Activity.
Hand back the entries below exactly.

Exercise input.
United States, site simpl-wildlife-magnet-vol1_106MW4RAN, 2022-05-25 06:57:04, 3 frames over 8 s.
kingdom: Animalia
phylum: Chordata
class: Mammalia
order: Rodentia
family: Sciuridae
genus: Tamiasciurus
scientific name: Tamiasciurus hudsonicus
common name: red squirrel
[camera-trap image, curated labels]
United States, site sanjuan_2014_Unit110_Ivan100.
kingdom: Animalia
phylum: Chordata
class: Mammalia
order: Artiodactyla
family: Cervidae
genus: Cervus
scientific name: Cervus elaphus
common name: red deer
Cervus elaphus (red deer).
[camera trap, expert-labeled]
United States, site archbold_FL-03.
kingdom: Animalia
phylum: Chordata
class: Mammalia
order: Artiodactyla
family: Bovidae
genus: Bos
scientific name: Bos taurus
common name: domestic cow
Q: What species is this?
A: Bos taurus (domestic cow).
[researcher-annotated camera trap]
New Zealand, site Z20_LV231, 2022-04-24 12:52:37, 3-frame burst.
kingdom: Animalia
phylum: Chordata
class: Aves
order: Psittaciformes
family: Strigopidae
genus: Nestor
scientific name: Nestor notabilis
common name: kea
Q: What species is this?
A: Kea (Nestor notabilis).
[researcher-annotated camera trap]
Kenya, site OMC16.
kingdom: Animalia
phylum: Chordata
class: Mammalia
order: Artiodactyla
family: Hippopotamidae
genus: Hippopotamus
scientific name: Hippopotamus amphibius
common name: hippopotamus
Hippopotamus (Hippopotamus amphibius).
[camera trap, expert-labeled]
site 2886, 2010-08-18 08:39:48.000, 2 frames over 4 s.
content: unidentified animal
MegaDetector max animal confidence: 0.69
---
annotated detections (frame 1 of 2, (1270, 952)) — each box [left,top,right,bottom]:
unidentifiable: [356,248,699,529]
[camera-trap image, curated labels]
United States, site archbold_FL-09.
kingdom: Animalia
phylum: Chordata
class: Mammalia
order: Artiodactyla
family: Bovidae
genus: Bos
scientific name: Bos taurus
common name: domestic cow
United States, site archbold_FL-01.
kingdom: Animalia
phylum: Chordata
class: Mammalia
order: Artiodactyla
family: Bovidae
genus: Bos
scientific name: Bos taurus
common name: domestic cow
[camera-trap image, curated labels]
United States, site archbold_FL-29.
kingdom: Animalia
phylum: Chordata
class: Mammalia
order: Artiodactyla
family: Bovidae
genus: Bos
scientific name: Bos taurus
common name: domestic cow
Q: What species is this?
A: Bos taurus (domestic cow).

Solution to this task.
United States, site simpl-wildlife-magnet-vol1_106MW4RAN, 2022-05-25 06:57:04, 3 frames over 8 s.
kingdom: Animalia
phylum: Chordata
class: Mammalia
order: Rodentia
family: Sciuridae
genus: Tamiasciurus
scientific name: Tamiasciurus hudsonicus
common name: red squirrel
[camera-trap image, curated labels]
United States, site sanjuan_2014_Unit110_Ivan100.
kingdom: Animalia
phylum: Chordata
class: Mammalia
order: Artiodactyla
family: Cervidae
genus: Cervus
scientific name: Cervus elaphus
common name: red deer
Cervus elaphus (red deer).
[camera trap, expert-labeled]
United States, site archbold_FL-03.
kingdom: Animalia
phylum: Chordata
class: Mammalia
order: Artiodactyla
family: Bovidae
genus: Bos
scientific name: Bos taurus
common name: domestic cow
Q: What species is this?
A: Bos taurus (domestic cow).
[researcher-annotated camera trap]
New Zealand, site Z20_LV231, 2022-04-24 12:52:37, 3-frame burst.
kingdom: Animalia
phylum: Chordata
class: Aves
order: Psittaciformes
family: Strigopidae
genus: Nestor
scientific name: Nestor notabilis
common name: kea
Q: What species is this?
A: Kea (Nestor notabilis).
[researcher-annotated camera trap]
Kenya, site OMC16.
kingdom: Animalia
phylum: Chordata
class: Mammalia
order: Artiodactyla
family: Hippopotamidae
genus: Hippopotamus
scientific name: Hippopotamus amphibius
common name: hippopotamus
Hippopotamus (Hippopotamus amphibius).
[camera trap, expert-labeled]
site 2886, 2010-08-18 08:39:48.000, 2 frames over 4 s.
content: unidentified animal
MegaDetector max animal confidence: 0.69
---
annotated detections (frame 1 of 2, (1270, 952)) — each box [left,top,right,bottom]:
unidentifiable: [356,248,699,529]
[camera-trap image, curated labels]
United States, site archbold_FL-09.
kingdom: Animalia
phylum: Chordata
class: Mammalia
order: Artiodactyla
family: Bovidae
genus: Bos
scientific name: Bos taurus
common name: domestic cow
United States, site archbold_FL-01.
kingdom: Animalia
phylum: Chordata
class: Mammalia
order: Artiodactyla
family: Bovidae
genus: Bos
scientific name: Bos taurus
common name: domestic cow
[camera-trap image, curated labels]
United States, site archbold_FL-29.
kingdom: Animalia
phylum: Chordata
class: Mammalia
order: Artiodactyla
family: Bovidae
genus: Bos
scientific name: Bos taurus
common name: domestic cow
Q: What species is this?
A: Bos taurus (domestic cow).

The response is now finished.